Start by matching up quotes, double quotes, brackets, parentheses and so forth: chances are there is one missing somewhere and the system is complaining as a reault.

But you have more important problems: Never concatenate strings to build a SQL command. It leaves you wide open to accidental or deliberate SQL Injection attack which can destroy your entire database. Always use Parameterized queries instead.
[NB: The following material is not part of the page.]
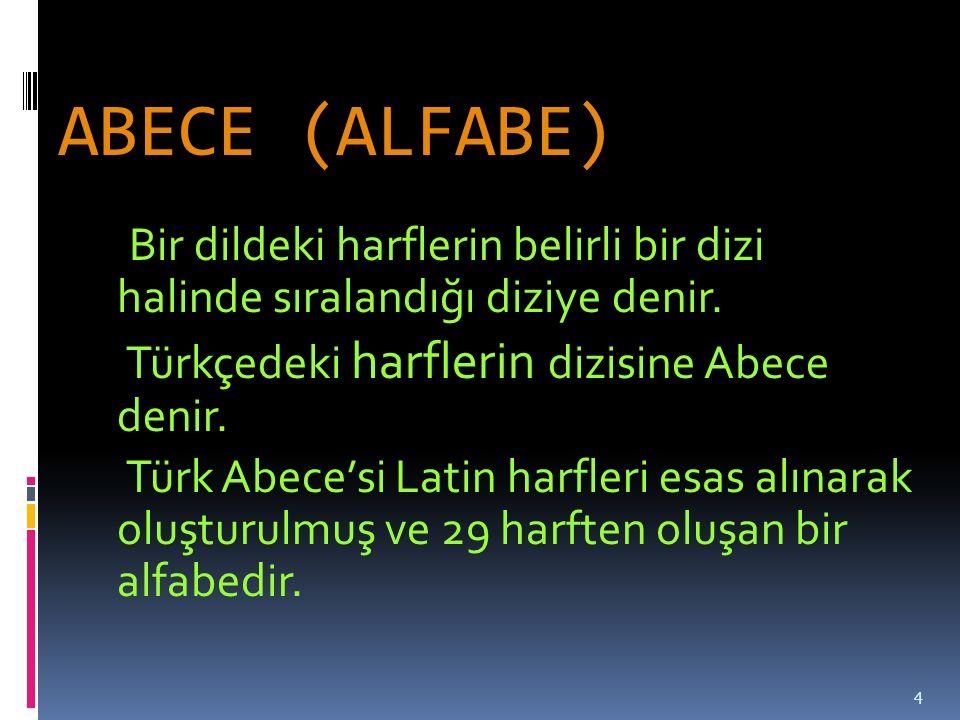 ABECE (ALFABE) Türkçedeki harflerin dizisine Abece denir.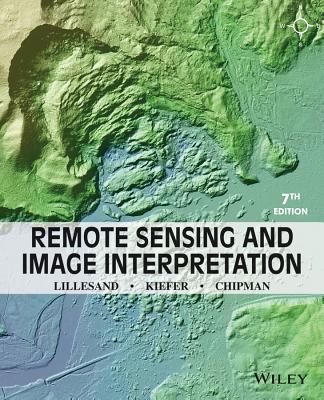 Remote Sensing and Image Interpretation - Lillesand, Thomas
When you concatenate strings, you cause problems because SQL receives commands like:
SQL
SELECT * FROM MyTable WHERE StreetAddress = 'Baker's Wood'
The quote the user added terminates the string as far as SQL is concerned and you get problems. But it could be worse. If I come along and type this instead: "x';DROP TABLE MyTable;--" Then SQL receives a very different command:
SQL
SELECT * FROM MyTable WHERE StreetAddress = 'x';DROP TABLE MyTable;--'
Which SQL sees as three separate commands:
SQL
SELECT * FROM MyTable WHERE StreetAddress = 'x';
A perfectly valid SELECT
SQL
DROP TABLE MyTable;
A perfectly valid "delete the table" command
SQL
--'
And everything else is a comment.
So it does: selects any matching rows, deletes the table from the DB, and ignores anything else.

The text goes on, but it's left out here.